★★★★☆
主人公の国土安全保障捜査局の女性連邦捜査官は、妹が連続殺人犯に襲われた事がキッカケで、旧知のセキュリティーに関する専門家の大学教授とコンビを組み、手首にクモの刺青のある連続殺人犯を追う事になる。
サスペンス・ミステリーは、犯人が分からないというものが多いと思うが、本作は最初から犯人一味が誰なのか分かっており、逃げる犯人と追う主人公ら両方の鬼ごっこ的な様相を描いている。
更に、こういったサスペンス・アクション物って主人公の権限、能力にハクをつけるために、やたら主人公の所属組織が仰々しいのには
ウンザリするし、今回の主人公は、話し方が初めは男言葉だったのが、後からは女言葉だったり一貫しないのも無駄に気に障る。
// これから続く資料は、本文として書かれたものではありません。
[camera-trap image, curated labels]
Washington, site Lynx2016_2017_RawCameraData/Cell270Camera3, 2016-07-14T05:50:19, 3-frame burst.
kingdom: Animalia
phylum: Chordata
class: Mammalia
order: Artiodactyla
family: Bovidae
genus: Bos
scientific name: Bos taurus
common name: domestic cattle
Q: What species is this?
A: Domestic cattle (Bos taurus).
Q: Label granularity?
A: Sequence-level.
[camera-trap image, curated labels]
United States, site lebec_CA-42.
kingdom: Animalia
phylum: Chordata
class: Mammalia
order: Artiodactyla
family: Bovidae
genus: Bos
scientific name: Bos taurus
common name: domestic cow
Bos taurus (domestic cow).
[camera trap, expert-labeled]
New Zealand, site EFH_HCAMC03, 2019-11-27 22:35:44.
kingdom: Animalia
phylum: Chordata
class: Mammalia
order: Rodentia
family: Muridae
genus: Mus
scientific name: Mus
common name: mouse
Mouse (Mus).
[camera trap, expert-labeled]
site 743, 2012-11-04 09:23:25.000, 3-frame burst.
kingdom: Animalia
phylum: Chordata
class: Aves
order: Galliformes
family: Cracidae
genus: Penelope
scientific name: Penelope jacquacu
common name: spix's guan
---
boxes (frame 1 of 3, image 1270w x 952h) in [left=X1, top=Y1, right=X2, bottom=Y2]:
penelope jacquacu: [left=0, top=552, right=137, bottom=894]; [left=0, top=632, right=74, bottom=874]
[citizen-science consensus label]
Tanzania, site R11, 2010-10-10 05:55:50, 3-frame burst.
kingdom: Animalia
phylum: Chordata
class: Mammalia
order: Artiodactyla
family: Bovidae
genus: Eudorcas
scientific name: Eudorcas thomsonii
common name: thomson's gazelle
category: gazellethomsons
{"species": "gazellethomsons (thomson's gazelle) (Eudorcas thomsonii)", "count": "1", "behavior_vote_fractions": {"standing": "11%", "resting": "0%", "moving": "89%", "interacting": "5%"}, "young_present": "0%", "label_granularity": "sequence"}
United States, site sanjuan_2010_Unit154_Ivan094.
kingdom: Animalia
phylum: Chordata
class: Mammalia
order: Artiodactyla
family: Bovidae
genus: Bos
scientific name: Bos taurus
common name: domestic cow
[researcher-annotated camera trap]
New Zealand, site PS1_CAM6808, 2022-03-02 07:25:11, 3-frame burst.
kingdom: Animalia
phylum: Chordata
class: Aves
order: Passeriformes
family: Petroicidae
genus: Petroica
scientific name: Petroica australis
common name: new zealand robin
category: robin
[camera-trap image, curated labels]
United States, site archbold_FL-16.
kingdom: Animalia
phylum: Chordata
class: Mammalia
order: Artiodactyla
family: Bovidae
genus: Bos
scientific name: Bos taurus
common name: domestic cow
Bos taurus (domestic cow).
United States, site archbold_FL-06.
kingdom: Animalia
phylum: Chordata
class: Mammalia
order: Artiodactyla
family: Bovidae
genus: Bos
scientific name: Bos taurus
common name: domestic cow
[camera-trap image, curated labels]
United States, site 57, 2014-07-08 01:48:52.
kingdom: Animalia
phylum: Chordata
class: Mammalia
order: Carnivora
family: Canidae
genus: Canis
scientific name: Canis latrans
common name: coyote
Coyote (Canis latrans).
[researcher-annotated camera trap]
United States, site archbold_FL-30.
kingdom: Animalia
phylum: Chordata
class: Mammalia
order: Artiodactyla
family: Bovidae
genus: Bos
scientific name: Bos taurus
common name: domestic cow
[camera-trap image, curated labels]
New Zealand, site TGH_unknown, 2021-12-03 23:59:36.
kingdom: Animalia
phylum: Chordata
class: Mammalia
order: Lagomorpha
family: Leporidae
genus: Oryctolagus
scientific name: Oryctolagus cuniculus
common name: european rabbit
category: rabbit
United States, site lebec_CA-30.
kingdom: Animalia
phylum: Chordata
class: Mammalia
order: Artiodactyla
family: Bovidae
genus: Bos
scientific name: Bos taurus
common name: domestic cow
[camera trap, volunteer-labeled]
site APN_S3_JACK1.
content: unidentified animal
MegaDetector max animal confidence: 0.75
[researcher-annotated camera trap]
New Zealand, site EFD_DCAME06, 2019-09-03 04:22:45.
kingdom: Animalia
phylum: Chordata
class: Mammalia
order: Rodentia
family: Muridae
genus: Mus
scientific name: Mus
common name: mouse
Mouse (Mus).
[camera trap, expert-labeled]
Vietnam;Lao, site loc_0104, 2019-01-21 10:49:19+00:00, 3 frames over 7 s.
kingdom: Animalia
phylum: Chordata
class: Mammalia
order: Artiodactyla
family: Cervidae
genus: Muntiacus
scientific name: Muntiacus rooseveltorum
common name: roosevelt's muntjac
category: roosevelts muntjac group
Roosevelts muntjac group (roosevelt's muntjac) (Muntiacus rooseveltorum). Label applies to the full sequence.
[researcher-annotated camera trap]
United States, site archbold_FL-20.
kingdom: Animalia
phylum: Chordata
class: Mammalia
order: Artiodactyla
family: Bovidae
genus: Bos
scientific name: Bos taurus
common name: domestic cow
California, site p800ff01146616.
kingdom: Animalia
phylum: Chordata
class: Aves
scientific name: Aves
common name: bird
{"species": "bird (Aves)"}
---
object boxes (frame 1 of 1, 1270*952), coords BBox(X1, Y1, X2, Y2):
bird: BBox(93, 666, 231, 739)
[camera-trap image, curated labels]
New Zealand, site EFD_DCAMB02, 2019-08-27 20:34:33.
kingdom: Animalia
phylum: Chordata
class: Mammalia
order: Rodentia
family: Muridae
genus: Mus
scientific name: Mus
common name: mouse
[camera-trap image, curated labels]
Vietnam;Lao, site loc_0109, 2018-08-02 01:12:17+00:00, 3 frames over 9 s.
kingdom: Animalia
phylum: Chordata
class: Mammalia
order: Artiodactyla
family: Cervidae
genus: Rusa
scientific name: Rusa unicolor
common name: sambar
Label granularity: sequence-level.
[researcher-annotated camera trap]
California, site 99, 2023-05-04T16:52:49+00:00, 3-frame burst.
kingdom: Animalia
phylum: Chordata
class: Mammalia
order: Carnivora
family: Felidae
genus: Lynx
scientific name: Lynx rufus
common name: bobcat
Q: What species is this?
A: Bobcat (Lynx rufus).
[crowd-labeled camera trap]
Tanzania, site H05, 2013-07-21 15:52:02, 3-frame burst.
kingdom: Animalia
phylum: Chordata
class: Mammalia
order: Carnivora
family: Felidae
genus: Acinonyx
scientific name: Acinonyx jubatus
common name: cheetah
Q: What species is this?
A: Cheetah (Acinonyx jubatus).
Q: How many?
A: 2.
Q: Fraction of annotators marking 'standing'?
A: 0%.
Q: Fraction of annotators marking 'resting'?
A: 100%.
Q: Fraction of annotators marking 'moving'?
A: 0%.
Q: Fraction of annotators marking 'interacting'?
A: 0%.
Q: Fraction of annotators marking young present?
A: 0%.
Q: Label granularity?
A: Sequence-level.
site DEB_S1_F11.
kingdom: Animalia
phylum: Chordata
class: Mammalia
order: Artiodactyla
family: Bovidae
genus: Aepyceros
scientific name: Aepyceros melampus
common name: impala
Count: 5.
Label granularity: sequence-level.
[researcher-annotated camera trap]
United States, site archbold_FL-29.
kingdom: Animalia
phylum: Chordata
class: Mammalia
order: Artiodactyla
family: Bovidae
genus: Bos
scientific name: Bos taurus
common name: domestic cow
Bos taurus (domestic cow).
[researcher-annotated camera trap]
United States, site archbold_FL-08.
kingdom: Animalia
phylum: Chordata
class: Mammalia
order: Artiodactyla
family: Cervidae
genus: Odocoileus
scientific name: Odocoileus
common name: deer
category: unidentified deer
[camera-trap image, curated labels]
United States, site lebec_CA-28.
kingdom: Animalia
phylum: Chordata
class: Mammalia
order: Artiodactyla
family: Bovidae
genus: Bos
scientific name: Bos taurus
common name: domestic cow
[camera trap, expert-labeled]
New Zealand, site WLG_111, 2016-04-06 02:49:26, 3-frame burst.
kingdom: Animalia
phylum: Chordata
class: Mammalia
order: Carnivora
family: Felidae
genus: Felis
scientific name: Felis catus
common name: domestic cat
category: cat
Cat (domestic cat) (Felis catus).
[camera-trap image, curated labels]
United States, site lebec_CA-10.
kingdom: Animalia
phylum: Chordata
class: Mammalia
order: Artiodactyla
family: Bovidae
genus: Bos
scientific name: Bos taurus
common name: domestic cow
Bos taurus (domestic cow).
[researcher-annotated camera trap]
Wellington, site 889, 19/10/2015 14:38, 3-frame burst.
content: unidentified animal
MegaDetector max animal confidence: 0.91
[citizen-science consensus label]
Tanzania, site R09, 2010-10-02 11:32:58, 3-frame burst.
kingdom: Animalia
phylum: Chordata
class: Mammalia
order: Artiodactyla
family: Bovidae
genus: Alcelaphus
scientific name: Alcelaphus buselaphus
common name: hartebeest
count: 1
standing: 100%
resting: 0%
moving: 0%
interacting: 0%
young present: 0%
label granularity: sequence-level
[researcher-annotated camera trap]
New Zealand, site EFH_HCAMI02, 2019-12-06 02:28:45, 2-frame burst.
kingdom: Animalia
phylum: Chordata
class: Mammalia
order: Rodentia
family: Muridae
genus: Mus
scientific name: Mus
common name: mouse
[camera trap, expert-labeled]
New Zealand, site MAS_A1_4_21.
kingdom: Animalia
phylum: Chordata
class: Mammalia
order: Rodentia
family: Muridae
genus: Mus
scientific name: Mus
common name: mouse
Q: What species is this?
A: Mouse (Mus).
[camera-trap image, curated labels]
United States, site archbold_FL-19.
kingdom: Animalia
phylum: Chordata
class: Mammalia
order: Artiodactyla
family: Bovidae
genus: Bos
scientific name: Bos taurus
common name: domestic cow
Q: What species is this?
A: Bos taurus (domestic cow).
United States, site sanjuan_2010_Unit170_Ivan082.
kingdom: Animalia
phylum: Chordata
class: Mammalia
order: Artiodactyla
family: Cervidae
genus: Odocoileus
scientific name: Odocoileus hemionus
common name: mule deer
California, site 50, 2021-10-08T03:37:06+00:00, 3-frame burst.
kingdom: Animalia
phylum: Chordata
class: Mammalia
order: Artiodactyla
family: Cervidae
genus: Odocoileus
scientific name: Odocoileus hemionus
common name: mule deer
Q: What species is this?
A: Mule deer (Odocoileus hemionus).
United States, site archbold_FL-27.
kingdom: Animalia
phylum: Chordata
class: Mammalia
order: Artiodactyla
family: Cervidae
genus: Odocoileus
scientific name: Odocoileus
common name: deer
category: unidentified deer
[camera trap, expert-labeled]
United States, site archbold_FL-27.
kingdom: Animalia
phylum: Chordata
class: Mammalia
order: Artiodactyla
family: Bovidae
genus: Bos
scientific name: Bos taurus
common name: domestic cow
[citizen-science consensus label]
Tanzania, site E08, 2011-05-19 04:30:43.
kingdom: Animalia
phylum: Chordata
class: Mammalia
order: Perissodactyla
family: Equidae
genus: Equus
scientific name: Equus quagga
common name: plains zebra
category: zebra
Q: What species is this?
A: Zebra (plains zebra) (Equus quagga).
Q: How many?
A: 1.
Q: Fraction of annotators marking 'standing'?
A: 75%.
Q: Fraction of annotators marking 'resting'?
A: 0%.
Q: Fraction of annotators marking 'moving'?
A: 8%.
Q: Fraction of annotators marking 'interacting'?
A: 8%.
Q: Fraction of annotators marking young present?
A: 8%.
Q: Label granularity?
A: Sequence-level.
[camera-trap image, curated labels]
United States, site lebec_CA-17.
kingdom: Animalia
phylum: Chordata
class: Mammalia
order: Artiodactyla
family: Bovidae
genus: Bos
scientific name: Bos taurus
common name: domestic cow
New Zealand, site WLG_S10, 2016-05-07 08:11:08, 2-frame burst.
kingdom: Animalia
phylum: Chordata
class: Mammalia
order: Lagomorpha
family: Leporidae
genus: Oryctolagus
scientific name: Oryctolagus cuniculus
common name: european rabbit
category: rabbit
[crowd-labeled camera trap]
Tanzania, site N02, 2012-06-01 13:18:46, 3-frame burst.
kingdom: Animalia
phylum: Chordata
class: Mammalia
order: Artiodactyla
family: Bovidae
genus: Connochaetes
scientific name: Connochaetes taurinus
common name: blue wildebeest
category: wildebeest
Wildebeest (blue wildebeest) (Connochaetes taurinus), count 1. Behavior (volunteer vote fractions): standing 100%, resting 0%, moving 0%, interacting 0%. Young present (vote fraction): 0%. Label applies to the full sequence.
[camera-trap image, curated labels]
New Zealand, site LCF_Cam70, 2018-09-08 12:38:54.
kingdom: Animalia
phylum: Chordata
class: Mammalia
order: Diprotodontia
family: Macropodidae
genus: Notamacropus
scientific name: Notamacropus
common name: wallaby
それと凄く気になったのが、犯人が自分の痕跡をDNAごと消すのに
酸素系漂白剤のスプレーを使用するが、部屋でも車内でも長時間そこに留まれば指紋以外にも毛髪や靴の底から落ちた物とか、周囲にいくらでも痕跡があるはずで、それをすべて完全に消せるなどできるはずがなく、そんなのジェフリー・ディーヴァーのリンカーン・ライムのシリーズで散々やってたはずなのに、何でこれまでの自らの作品を否定するのか意味が分からなかった。
これまでジェフリー・ディーヴァーの作品は何冊も読んできたけど、
どれも読み辛くてあまり面白くなかったが、本作はアイディアをジェフリー、文章を書いたのがイザベラなのか分からないが、割と読み易くてそこそこ面白かった。